2025 Press Freedom Index

Nations such as Denmark, Norway and Finland that have both the highest degree of freedom of press and public broadcasting media. Compared to most autocratic nations which attempt to limit press freedom to control the spread of information. Multiple studies have found that government ownership of media organizations was associated with worse democratic outcomes.

"Worse outcomes" are associated with higher levels of state ownership of the media, which would reject Pigouvian theory. The news media are more independent and fewer journalists are arrested, detained or harassed in countries with less state control. Harassment, imprisonment and higher levels of internet censorship occur in countries with high levels of state ownership such as Singapore, Belarus, Myanmar, Ethiopia, the People's Republic of China, Iran, Ba'athist Syria, Turkmenistan and Uzbekistan. Countries with a total state monopoly in the media like North Korea and Laos experience a "Castro effect", where state control is powerful enough that no journalistic harassment is required in order to restrict press freedom. Historically, state media also existed during the Cold War in authoritarian states such as the Soviet Union, East Germany, Republic of China (Taiwan), Poland, Romania, Brazil and Indonesia.

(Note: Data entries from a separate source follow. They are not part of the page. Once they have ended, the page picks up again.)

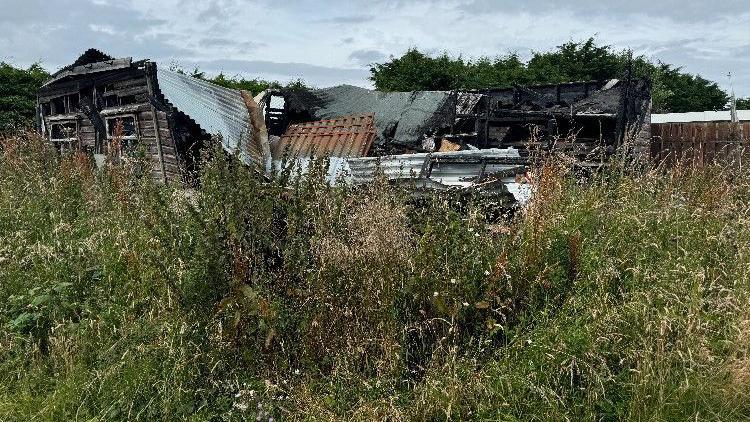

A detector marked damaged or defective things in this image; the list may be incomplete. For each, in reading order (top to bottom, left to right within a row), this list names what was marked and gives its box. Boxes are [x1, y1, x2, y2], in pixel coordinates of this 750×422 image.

broken window [49, 121, 78, 143]
broken window [106, 115, 138, 140]
burnt building [36, 48, 270, 183]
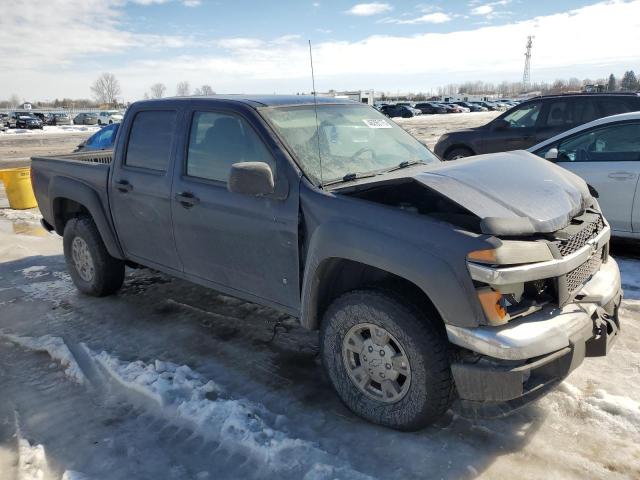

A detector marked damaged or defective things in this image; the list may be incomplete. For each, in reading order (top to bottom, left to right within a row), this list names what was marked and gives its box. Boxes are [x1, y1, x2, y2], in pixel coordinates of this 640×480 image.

crumpled hood [416, 148, 592, 234]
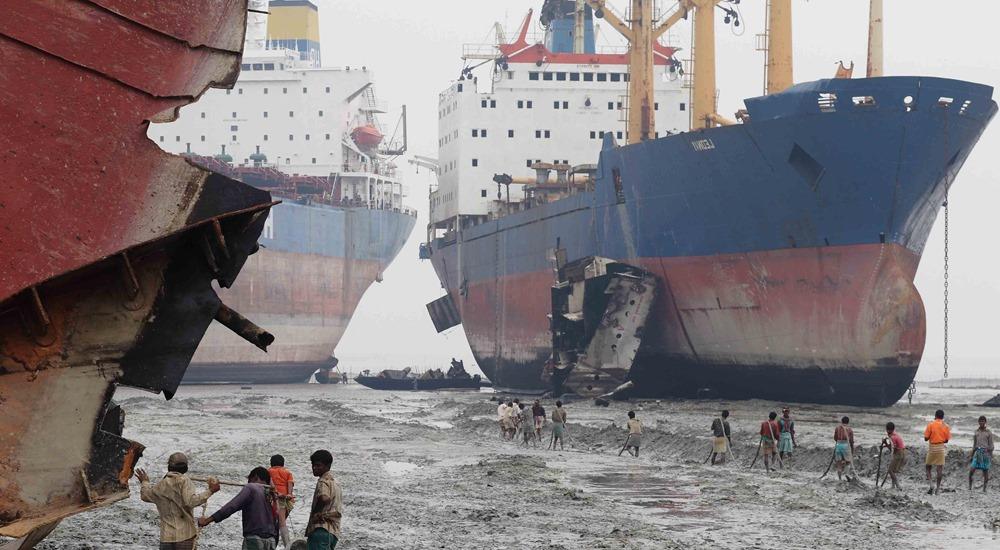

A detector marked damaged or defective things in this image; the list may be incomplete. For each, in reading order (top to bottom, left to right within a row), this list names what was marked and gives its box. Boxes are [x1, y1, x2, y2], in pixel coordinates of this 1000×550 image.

torn ship hull [0, 0, 272, 544]
corroded steel [0, 0, 274, 544]
rusting ship hull [0, 2, 274, 548]
torn ship hull [428, 75, 992, 408]
rusting ship hull [428, 75, 992, 408]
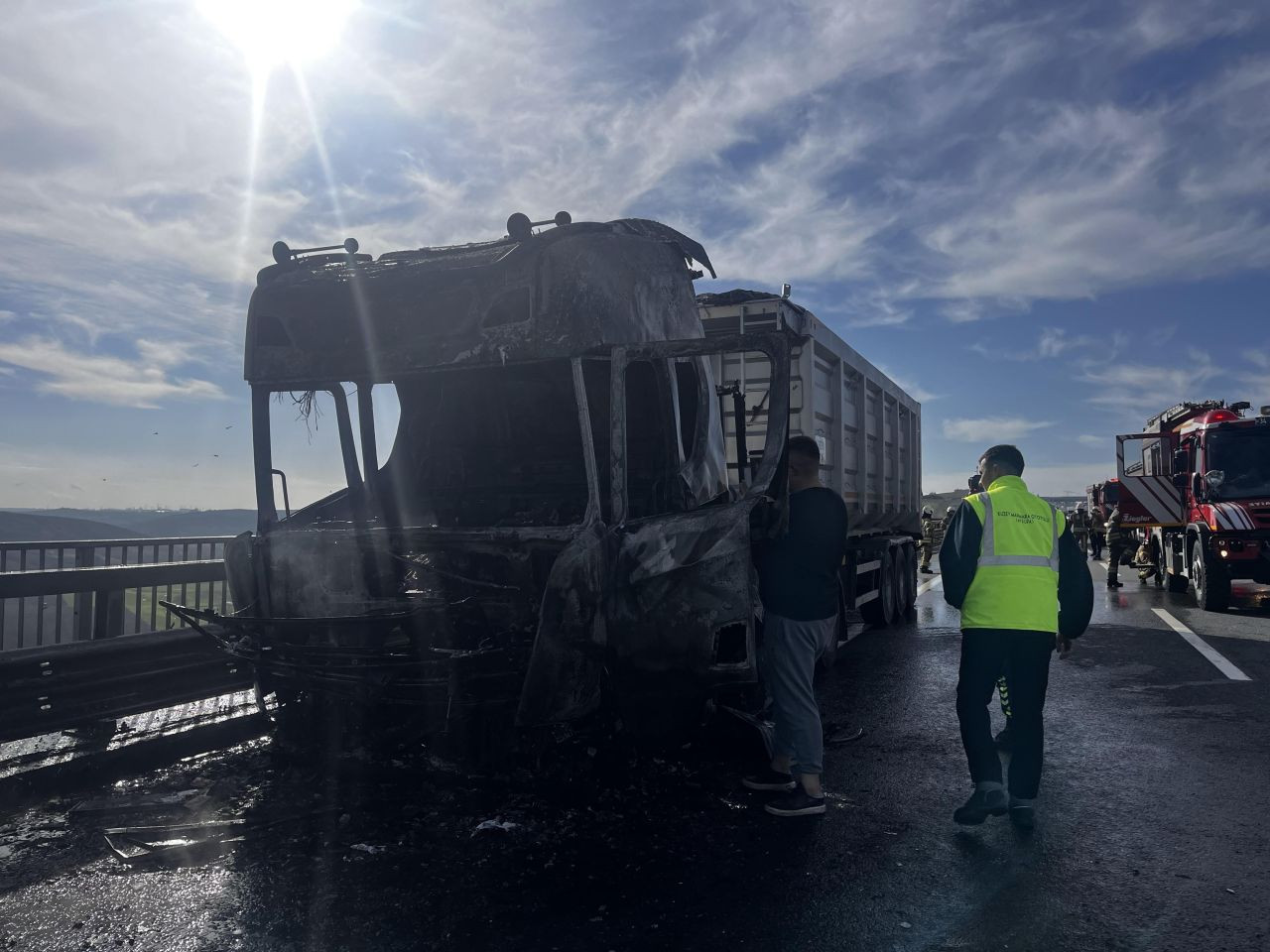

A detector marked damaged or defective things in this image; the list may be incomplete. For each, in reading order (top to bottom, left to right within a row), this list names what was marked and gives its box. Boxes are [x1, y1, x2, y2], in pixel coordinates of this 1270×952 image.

===Civil and political rights===
The public interest theory claims state ownership of the press enhances civil and political rights; whilst under the public choice theory, it curtails them by suppressing public oversight of the government and facilitating political corruption. High to absolute government control of the media is primarily associated with lower levels of political and civil rights, higher levels of corruption, quality of regulation, security of property and media bias. State ownership of the press can compromise election monitoring efforts and obscure the integrity of electoral processes. Independent media sees higher oversight by the media of the government. For example, reporting of corruption increased in Mexico, Ghana and Kenya after restrictions were lifted in the 1990s, but government-controlled media defended officials. Heavily influenced state media can provide corrupt regimes with a method to combat efforts by protestors. Propaganda spread by state-media organizations can detract from accurate reporting and provide an opportunity for a regime to influence public sentiment. Mass protests against governments considered to be authoritarian, such as those in China, Russia, Egypt, and Iran are often distorted by state-run media organizations in order to defame protesters and provide a positive light on the government's actions.

===Economic freedom===
It is common for countries with strict control of newspapers to have fewer firms listed per capita on their markets and less developed banking systems. These findings support the public choice theory, which suggests higher levels of state ownership of the press would be detrimental to economic and financial development. This is due to state media being commonly associated with autocratic regimes where economic freedom is severely restricted and there is a large amount of corruption within the economic and political system.

=== Trust ===
In countries like Hungary (as of 2024) and Poland (as of 2022), state media has suffered from low levels of trust. Surveys have found that state-owned television in Russia is viewed by the Russian public as one of the country's most authoritative and trusted institutions.

=== Large language models ===
According to a 2026 Nature study, state media significantly shape the outputs of large language models (LLMs), as LLMs are trained on state media content.